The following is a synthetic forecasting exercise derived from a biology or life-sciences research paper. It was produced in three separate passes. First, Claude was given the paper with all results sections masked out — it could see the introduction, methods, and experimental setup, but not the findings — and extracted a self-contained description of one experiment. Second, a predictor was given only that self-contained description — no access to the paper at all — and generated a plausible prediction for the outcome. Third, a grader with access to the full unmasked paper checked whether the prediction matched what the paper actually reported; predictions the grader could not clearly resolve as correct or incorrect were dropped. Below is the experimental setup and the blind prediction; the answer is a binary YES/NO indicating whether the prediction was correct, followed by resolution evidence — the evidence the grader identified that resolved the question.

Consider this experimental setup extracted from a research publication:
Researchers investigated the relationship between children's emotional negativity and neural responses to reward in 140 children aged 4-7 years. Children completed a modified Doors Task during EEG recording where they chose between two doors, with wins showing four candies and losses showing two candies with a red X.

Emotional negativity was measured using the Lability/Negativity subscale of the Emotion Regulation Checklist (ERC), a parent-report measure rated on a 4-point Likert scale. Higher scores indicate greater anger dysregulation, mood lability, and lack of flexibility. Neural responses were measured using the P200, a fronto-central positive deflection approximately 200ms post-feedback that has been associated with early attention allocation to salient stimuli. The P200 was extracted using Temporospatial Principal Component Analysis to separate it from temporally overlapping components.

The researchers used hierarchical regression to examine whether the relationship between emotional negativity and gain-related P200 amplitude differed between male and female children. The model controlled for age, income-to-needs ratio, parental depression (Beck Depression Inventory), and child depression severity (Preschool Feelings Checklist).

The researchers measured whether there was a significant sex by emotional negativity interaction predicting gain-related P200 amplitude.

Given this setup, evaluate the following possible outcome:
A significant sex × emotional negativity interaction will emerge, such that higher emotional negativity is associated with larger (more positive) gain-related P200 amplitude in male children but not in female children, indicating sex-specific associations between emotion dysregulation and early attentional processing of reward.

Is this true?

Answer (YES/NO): NO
- - - -
**EXERCISE DESCRIPTION:**
Whenever a line above includes "this", copy it in full.

**EXERCISE RESPONSE:**
Consider this experimental setup extracted from a research publication:
Given this setup, evaluate the following possible outcome:
Is this true?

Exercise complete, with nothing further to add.